_RECORDED DATA:_

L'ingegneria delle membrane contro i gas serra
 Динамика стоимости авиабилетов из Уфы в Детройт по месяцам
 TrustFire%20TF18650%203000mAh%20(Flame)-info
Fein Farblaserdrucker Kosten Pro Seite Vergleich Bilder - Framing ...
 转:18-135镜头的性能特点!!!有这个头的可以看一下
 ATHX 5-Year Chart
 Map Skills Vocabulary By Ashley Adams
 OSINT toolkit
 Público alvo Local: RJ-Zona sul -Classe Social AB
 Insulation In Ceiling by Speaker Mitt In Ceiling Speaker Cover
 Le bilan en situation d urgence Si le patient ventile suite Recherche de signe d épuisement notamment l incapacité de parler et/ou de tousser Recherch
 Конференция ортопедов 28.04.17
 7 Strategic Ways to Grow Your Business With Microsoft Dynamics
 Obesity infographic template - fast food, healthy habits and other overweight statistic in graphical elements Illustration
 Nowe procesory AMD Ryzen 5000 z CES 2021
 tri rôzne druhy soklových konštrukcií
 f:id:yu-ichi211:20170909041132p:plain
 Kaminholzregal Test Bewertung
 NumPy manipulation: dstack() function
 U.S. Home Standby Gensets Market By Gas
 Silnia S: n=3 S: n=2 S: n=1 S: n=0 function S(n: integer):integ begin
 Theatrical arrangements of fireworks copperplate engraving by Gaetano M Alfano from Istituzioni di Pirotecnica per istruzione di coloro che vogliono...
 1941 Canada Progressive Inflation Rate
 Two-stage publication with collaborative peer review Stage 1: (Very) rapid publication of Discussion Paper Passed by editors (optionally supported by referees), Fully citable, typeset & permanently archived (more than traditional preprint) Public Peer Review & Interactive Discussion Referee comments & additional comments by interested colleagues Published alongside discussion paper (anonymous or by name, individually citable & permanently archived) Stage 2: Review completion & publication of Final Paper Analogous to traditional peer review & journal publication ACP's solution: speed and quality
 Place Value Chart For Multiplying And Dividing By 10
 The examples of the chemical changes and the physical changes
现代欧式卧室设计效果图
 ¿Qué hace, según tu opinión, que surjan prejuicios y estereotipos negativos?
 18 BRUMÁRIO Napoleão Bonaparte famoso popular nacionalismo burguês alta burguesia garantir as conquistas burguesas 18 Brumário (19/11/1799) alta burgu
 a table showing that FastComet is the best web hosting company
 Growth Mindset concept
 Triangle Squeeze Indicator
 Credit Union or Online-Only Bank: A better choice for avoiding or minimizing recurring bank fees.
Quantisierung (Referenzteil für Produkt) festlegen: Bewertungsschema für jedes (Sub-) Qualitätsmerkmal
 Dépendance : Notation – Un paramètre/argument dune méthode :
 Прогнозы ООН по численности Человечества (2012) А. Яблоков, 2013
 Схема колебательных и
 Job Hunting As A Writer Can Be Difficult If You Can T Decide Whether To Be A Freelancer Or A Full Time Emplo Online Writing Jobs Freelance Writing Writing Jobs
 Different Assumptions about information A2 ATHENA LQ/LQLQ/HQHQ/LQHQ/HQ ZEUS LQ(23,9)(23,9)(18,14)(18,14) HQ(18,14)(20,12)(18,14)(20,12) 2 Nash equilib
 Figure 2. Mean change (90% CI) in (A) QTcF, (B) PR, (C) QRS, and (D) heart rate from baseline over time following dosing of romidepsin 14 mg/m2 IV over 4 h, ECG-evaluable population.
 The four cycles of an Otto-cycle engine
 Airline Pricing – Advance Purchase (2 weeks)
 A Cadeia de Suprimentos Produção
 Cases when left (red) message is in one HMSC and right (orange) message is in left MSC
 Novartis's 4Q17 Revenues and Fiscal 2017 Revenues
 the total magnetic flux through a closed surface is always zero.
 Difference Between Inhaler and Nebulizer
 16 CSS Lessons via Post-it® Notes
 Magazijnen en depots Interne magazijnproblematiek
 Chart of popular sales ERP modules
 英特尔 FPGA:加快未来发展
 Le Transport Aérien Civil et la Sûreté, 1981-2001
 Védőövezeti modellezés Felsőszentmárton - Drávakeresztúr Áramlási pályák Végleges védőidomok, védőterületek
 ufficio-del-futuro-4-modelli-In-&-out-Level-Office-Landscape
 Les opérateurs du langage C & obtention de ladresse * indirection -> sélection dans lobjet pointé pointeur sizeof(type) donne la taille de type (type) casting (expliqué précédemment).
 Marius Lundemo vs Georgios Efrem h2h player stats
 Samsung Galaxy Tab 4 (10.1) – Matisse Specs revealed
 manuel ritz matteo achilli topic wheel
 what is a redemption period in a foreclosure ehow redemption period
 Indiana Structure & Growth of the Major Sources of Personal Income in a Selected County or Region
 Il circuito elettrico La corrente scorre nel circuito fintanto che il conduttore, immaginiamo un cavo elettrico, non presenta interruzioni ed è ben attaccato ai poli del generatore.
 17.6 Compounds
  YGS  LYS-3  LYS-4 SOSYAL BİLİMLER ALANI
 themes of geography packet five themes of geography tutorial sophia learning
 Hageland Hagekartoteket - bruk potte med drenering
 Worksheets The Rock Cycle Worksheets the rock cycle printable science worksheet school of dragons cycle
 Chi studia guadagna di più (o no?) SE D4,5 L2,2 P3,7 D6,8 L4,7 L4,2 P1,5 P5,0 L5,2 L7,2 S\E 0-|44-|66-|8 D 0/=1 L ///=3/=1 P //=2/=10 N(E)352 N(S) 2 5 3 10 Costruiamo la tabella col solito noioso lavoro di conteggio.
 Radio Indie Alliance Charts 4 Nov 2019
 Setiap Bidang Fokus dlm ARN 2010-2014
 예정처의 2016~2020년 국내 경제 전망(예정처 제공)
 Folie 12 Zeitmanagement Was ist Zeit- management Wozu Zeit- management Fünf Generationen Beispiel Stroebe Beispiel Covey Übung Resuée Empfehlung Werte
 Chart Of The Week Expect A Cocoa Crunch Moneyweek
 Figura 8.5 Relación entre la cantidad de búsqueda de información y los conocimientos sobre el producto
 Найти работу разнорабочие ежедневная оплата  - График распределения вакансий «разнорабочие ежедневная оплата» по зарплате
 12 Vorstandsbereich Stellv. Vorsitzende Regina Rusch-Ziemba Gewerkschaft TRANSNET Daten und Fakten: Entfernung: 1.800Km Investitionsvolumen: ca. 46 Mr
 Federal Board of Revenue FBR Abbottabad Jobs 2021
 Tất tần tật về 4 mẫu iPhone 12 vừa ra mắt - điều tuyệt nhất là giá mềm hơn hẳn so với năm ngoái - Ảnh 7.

_EXERCISE BRIEF:_ The records above are to be transcribed exactly, with nothing left out.

_YOUR SOLUTION:_
L'ingegneria delle membrane contro i gas serra
 Динамика стоимости авиабилетов из Уфы в Детройт по месяцам
 TrustFire%20TF18650%203000mAh%20(Flame)-info
Fein Farblaserdrucker Kosten Pro Seite Vergleich Bilder - Framing ...
 转:18-135镜头的性能特点!!!有这个头的可以看一下
 ATHX 5-Year Chart
 Map Skills Vocabulary By Ashley Adams
 OSINT toolkit
 Público alvo Local: RJ-Zona sul -Classe Social AB
 Insulation In Ceiling by Speaker Mitt In Ceiling Speaker Cover
 Le bilan en situation d urgence Si le patient ventile suite Recherche de signe d épuisement notamment l incapacité de parler et/ou de tousser Recherch
 Конференция ортопедов 28.04.17
 7 Strategic Ways to Grow Your Business With Microsoft Dynamics
 Obesity infographic template - fast food, healthy habits and other overweight statistic in graphical elements Illustration
 Nowe procesory AMD Ryzen 5000 z CES 2021
 tri rôzne druhy soklových konštrukcií
 f:id:yu-ichi211:20170909041132p:plain
 Kaminholzregal Test Bewertung
 NumPy manipulation: dstack() function
 U.S. Home Standby Gensets Market By Gas
 Silnia S: n=3 S: n=2 S: n=1 S: n=0 function S(n: integer):integ begin
 Theatrical arrangements of fireworks copperplate engraving by Gaetano M Alfano from Istituzioni di Pirotecnica per istruzione di coloro che vogliono...
 1941 Canada Progressive Inflation Rate
 Two-stage publication with collaborative peer review Stage 1: (Very) rapid publication of Discussion Paper Passed by editors (optionally supported by referees), Fully citable, typeset & permanently archived (more than traditional preprint) Public Peer Review & Interactive Discussion Referee comments & additional comments by interested colleagues Published alongside discussion paper (anonymous or by name, individually citable & permanently archived) Stage 2: Review completion & publication of Final Paper Analogous to traditional peer review & journal publication ACP's solution: speed and quality
 Place Value Chart For Multiplying And Dividing By 10
 The examples of the chemical changes and the physical changes
现代欧式卧室设计效果图
 ¿Qué hace, según tu opinión, que surjan prejuicios y estereotipos negativos?
 18 BRUMÁRIO Napoleão Bonaparte famoso popular nacionalismo burguês alta burguesia garantir as conquistas burguesas 18 Brumário (19/11/1799) alta burgu
 a table showing that FastComet is the best web hosting company
 Growth Mindset concept
 Triangle Squeeze Indicator
 Credit Union or Online-Only Bank: A better choice for avoiding or minimizing recurring bank fees.
Quantisierung (Referenzteil für Produkt) festlegen: Bewertungsschema für jedes (Sub-) Qualitätsmerkmal
 Dépendance : Notation – Un paramètre/argument dune méthode :
 Прогнозы ООН по численности Человечества (2012) А. Яблоков, 2013
 Схема колебательных и
 Job Hunting As A Writer Can Be Difficult If You Can T Decide Whether To Be A Freelancer Or A Full Time Emplo Online Writing Jobs Freelance Writing Writing Jobs
 Different Assumptions about information A2 ATHENA LQ/LQLQ/HQHQ/LQHQ/HQ ZEUS LQ(23,9)(23,9)(18,14)(18,14) HQ(18,14)(20,12)(18,14)(20,12) 2 Nash equilib
 Figure 2. Mean change (90% CI) in (A) QTcF, (B) PR, (C) QRS, and (D) heart rate from baseline over time following dosing of romidepsin 14 mg/m2 IV over 4 h, ECG-evaluable population.
 The four cycles of an Otto-cycle engine
 Airline Pricing – Advance Purchase (2 weeks)
 A Cadeia de Suprimentos Produção
 Cases when left (red) message is in one HMSC and right (orange) message is in left MSC
 Novartis's 4Q17 Revenues and Fiscal 2017 Revenues
 the total magnetic flux through a closed surface is always zero.
 Difference Between Inhaler and Nebulizer
 16 CSS Lessons via Post-it® Notes
 Magazijnen en depots Interne magazijnproblematiek
 Chart of popular sales ERP modules
 英特尔 FPGA:加快未来发展
 Le Transport Aérien Civil et la Sûreté, 1981-2001
 Védőövezeti modellezés Felsőszentmárton - Drávakeresztúr Áramlási pályák Végleges védőidomok, védőterületek
 ufficio-del-futuro-4-modelli-In-&-out-Level-Office-Landscape
 Les opérateurs du langage C & obtention de ladresse * indirection -> sélection dans lobjet pointé pointeur sizeof(type) donne la taille de type (type) casting (expliqué précédemment).
 Marius Lundemo vs Georgios Efrem h2h player stats
 Samsung Galaxy Tab 4 (10.1) – Matisse Specs revealed
 manuel ritz matteo achilli topic wheel
 what is a redemption period in a foreclosure ehow redemption period
 Indiana Structure & Growth of the Major Sources of Personal Income in a Selected County or Region
 Il circuito elettrico La corrente scorre nel circuito fintanto che il conduttore, immaginiamo un cavo elettrico, non presenta interruzioni ed è ben attaccato ai poli del generatore.
 17.6 Compounds
  YGS  LYS-3  LYS-4 SOSYAL BİLİMLER ALANI
 themes of geography packet five themes of geography tutorial sophia learning
 Hageland Hagekartoteket - bruk potte med drenering
 Worksheets The Rock Cycle Worksheets the rock cycle printable science worksheet school of dragons cycle
 Chi studia guadagna di più (o no?) SE D4,5 L2,2 P3,7 D6,8 L4,7 L4,2 P1,5 P5,0 L5,2 L7,2 S\E 0-|44-|66-|8 D 0/=1 L ///=3/=1 P //=2/=10 N(E)352 N(S) 2 5 3 10 Costruiamo la tabella col solito noioso lavoro di conteggio.
 Radio Indie Alliance Charts 4 Nov 2019
 Setiap Bidang Fokus dlm ARN 2010-2014
 예정처의 2016~2020년 국내 경제 전망(예정처 제공)
 Folie 12 Zeitmanagement Was ist Zeit- management Wozu Zeit- management Fünf Generationen Beispiel Stroebe Beispiel Covey Übung Resuée Empfehlung Werte
 Chart Of The Week Expect A Cocoa Crunch Moneyweek
 Figura 8.5 Relación entre la cantidad de búsqueda de información y los conocimientos sobre el producto
 Найти работу разнорабочие ежедневная оплата  - График распределения вакансий «разнорабочие ежедневная оплата» по зарплате
 12 Vorstandsbereich Stellv. Vorsitzende Regina Rusch-Ziemba Gewerkschaft TRANSNET Daten und Fakten: Entfernung: 1.800Km Investitionsvolumen: ca. 46 Mr
 Federal Board of Revenue FBR Abbottabad Jobs 2021
 Tất tần tật về 4 mẫu iPhone 12 vừa ra mắt - điều tuyệt nhất là giá mềm hơn hẳn so với năm ngoái - Ảnh 7.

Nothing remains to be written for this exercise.